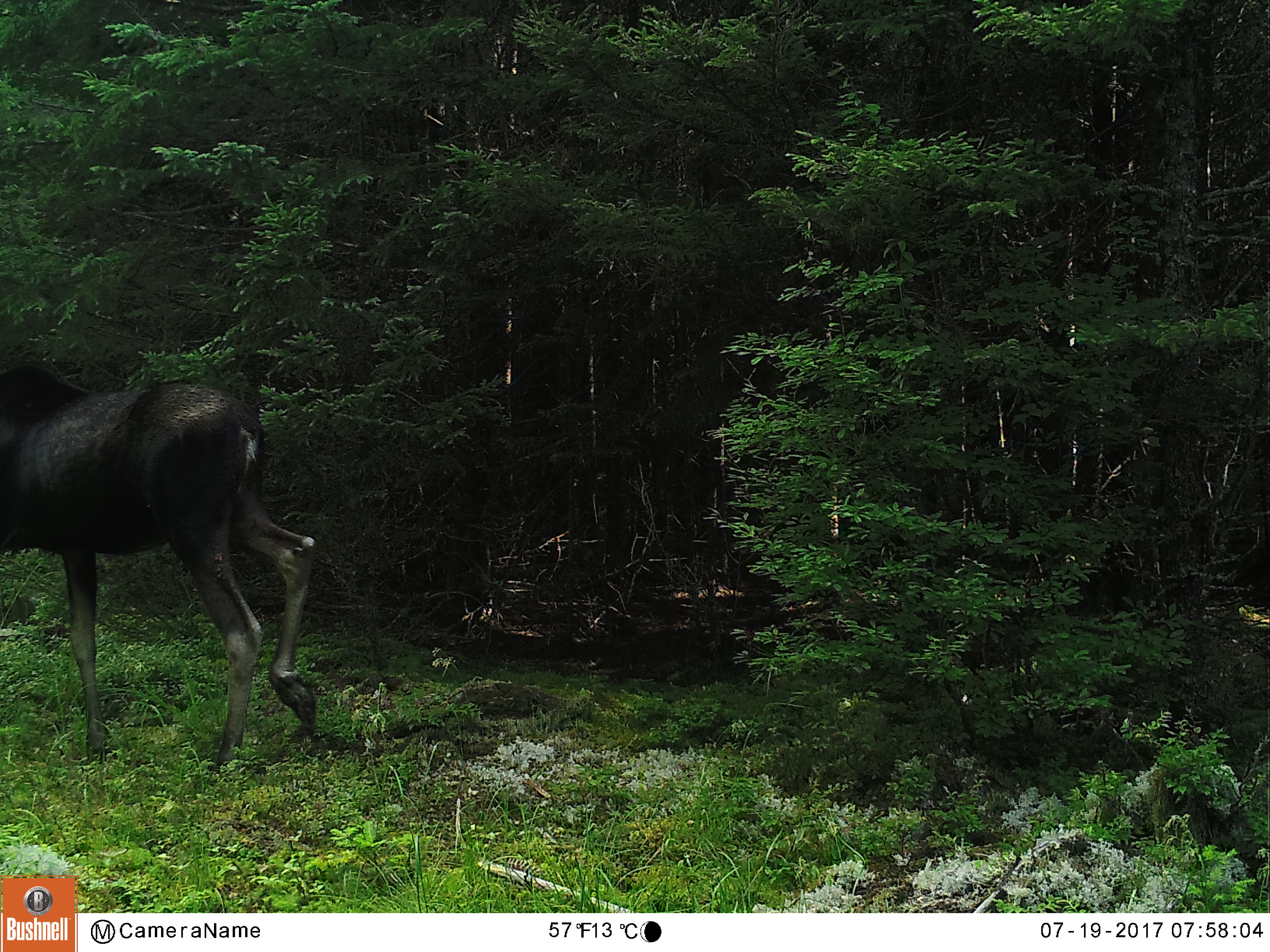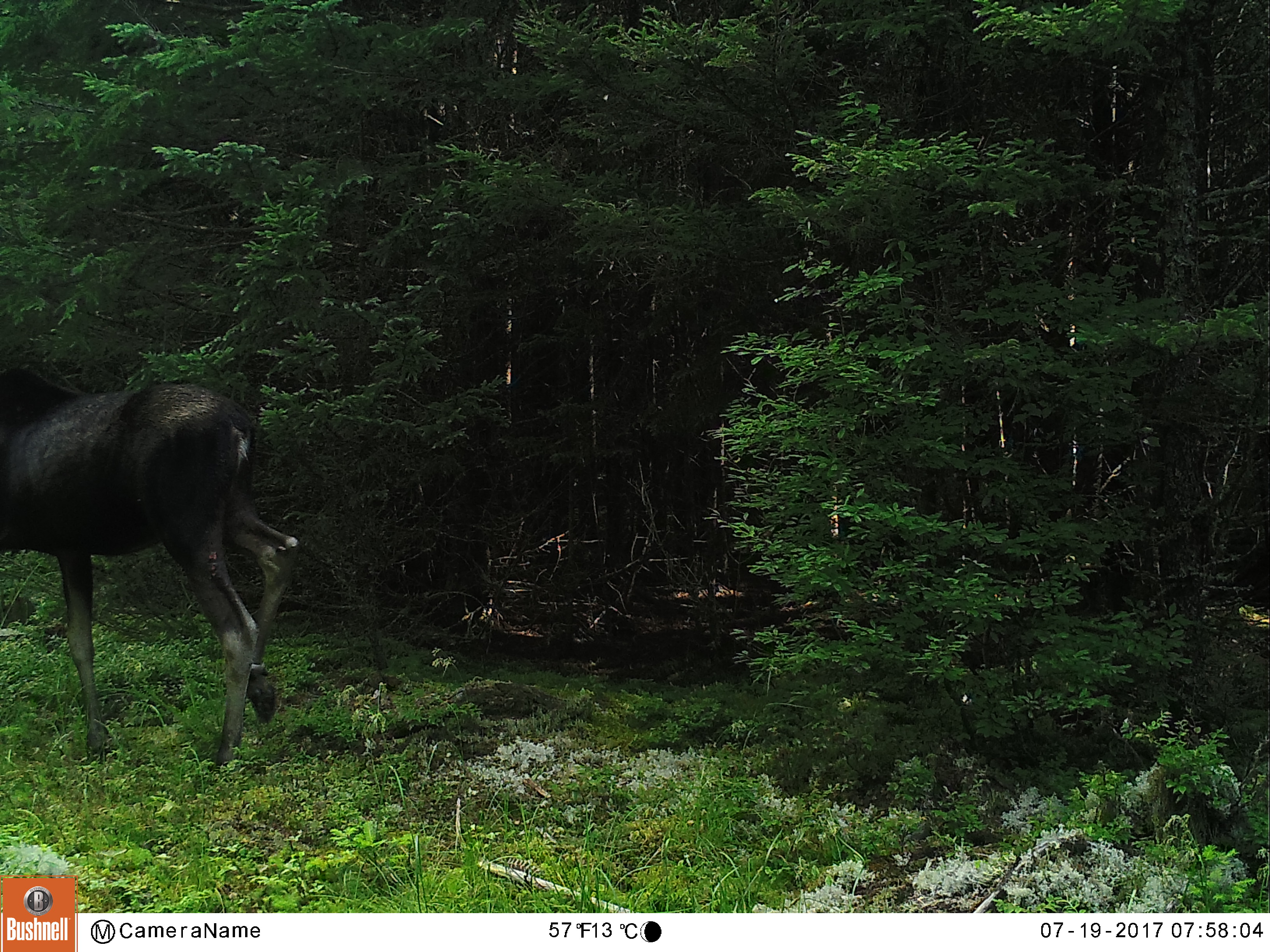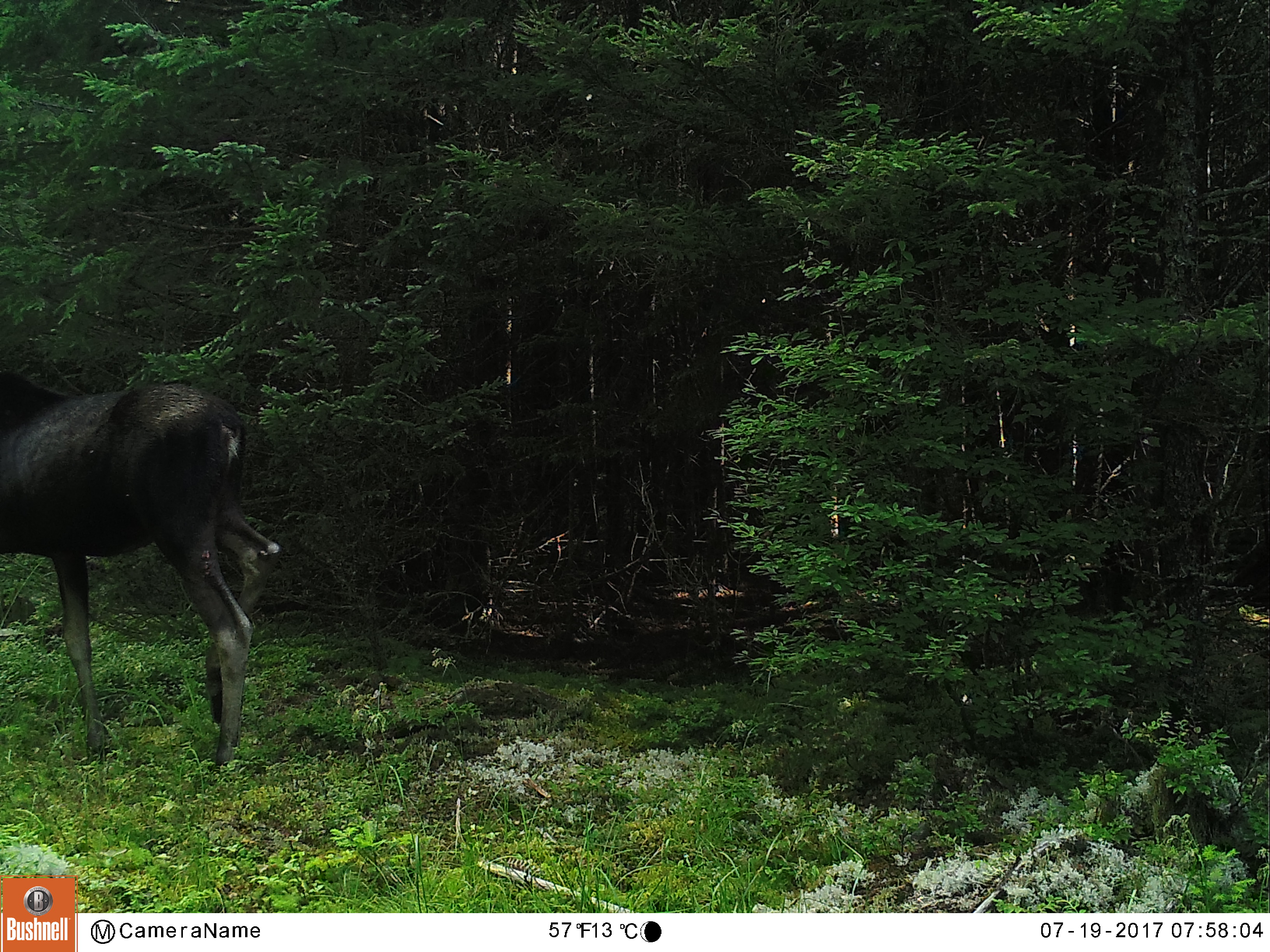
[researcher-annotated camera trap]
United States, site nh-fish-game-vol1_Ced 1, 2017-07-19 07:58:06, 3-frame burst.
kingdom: Animalia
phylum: Chordata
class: Mammalia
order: Artiodactyla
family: Cervidae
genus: Alces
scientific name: Alces alces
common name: moose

WHAT YOU NEED TO DO:
If you see a picture in the listing, skip it while copying everything else exactly.

YOUR SOLUTION:
[researcher-annotated camera trap]
United States, site nh-fish-game-vol1_Ced 1, 2017-07-19 07:58:06, 3-frame burst.
kingdom: Animalia
phylum: Chordata
class: Mammalia
order: Artiodactyla
family: Cervidae
genus: Alces
scientific name: Alces alces
common name: moose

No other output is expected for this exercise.